Aku begitu percaya dengan kebenaran kalam-Nya pada potongan surat Al-Falaq:
Bacalah dengan nama Tuhan!. Meski aku
belum mampu membaca langsung keindahan ciptaan Allah dihamparan dunia ini,
namun aku percaya dengan membaca tulisan-tulisan tangan para traveler, penakluk
gunung, pengarung lautan, penjelajah dunia maka itu sama halnya aku telah
melangkah setapak dan suatu hari nanti akupun akan berada ditempat-tempat yang
mereka tuliskan.
Bermodalkan
smartphone aku mencari berbagai
informasi yang kemudian membuatku
Juli
2011 kesempatankupun tiba. Promo medan- Jakarta-Surabaya yang membelalak mata,
dengan hanya menambah Rp.340.000 untuk transit Polonia medan, karena memang
dari Banda Aceh hanya ada penerbangan langsung ke negeri jiran :’) besar harapan
kami AA bisa menambahkan segera departure
keberbagai daerah atau negara lainnya. Setelah menentukan tempat duduk, serasa
ini pesawat milik pribadi. Lalu dengan semangat mengisi data diri dan
kebingunganpun muncul pada tahap pembayaran, iya aku hanya menggunakan layanan
bank daerah yang tidak masuk dalam proses pembayaran AA. Namun demikian
penerbangan ini tak mungkin dibatalkan, tak hanya sebatas impian J teman-teman disanapun telah ku kabarkan dan akan
menunggu- Tak ingin merasa kecewa dan mengecewakan.
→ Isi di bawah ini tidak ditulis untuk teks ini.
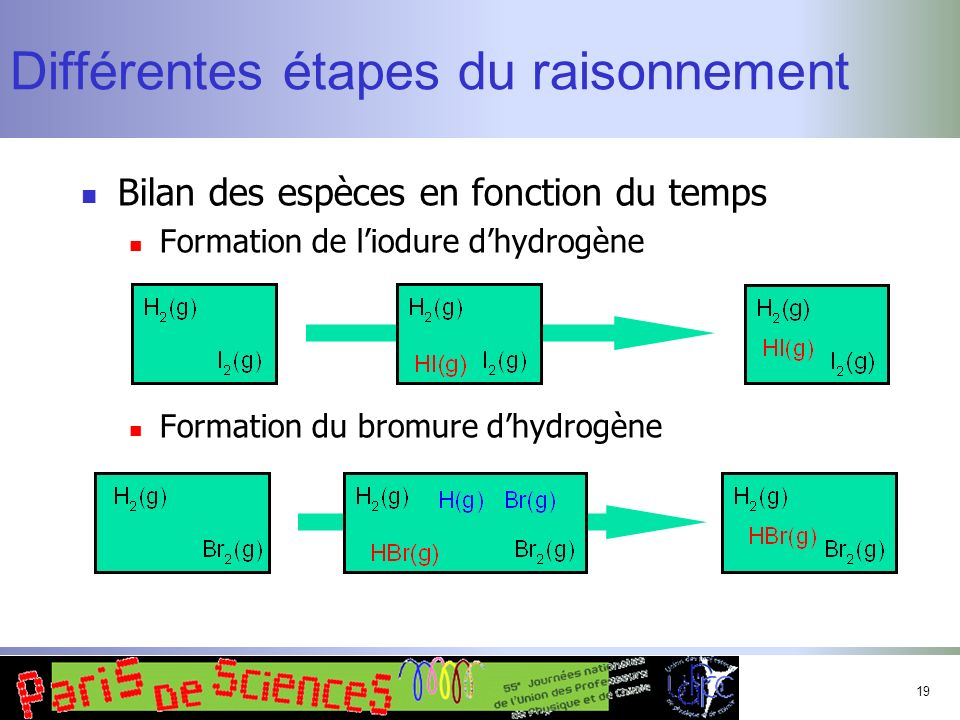 19 Différentes étapes du raisonnement Bilan des espèces en fonction du temps Formation de liodure dhydrogène Formation du bromure dhydrogène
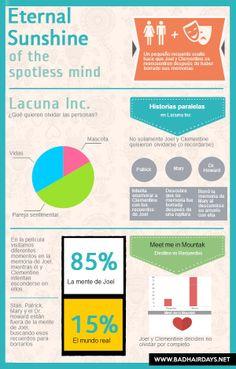 Diseño por Jenny Cascante. Infográfico Eternal Sunshine of The Spotless Mind. #ESOTSM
Akupun meminta bantuan
salah satu teman yang sudah keberbagai Negara di Asia dengan AirAsia dan pada akhir tahun 2012 untuk
kedua kalinya ia dengan senang hati melakukan pembelian tiket atas namaku.
Pada
pertengahan tahun 2013 aku kembali melanjutkan perjalanan bersama teman-teman
arisan bunda ke Jakarta dan bandung dengan pembelian tiket juga melalui temanku
dan tanpa dipungut biaya seperti layaknya travel-travel, karena menurutnya ini
sudah saling menguntungkan.
September
2013 segala aktifitas kampusku selesai hanya menunggu jadwal wisuda, aku
dan empat koncoku
terlibat diskusi tentang keinginan melanjutkan study ataupun traveling ke negeri orang. Aku yang tercipta memiliki kesabaran dalam meniti
proses kehidupan, namun juga tercipta tak mampu menahan keinginan yang menurut
akal sehat bisa segera diwujudkan. Tak menunggu 1x24 jam dengan honda
kesayanganku dan yamaha andalan temanku kami menuju kantor imigrasi untuk
mengetahui cara dan
mengambil formulir untuk pembuatan
passport.
--benar saja 6 februari 2014 perjalanan pertamaku keluar negeri dimulai. Tujuan
utama kami adalah untuk pengobatan dindaku. Kasihan sekali sinusitis mengganggu karir drama teaternya, sungguh dia adalah
pelakon yang diandalkan. *prokprok
Sampainya di LLCT kami
langsung
menuju petugas imigrasi,
jangan lupa membaca disetiap pos petugas imigrasi dengan benar, silahkan
menuju pos bertuliskan ‘Foreign’ untuk WNA karena ada
yang tidak cermat dan salah mengantri sehingga harus bolakbalik dengan
tentengan barang yang melelahkan.
Ayah, Bunda dan
adikku sudah menunggu dijalur belakang pos namun
aku dicegat petugas, pak cik petugas memintaku turun kelantai bawah untuk
membeli tiket pulang. Kami belum
membelinya karena belum pasti berapa lama akan disana, namun ayah,
bunda dan adikku telah mendapatkan stempel imigrasi setempat tanpa perlu menunjukkan tiket pulang.
Setelah menjelaskan tidak panjang dan tidak lebar lalu ayah datang menambah
penjelasan lagi dengan bahasa Indonesia
beraksen Aceh yang kemudian diakhir penjelasan petugas berkata ‘pak cik pernah
tinggal d Malaysia kah?’, mungkin terdengar seperti logat melayu ditelinganya.
Petugas tersenyum dan passportku pun mendapatkan stempel.
Memasuki bandar
udara tersebut kami menuju money charger (tidak direkomendasikan menukar uang
di bandara karena muahal pake banget) dan disana juga banyak stand yang menawarkan
berbagai jasa angkutan umum dan kami memilih taxy.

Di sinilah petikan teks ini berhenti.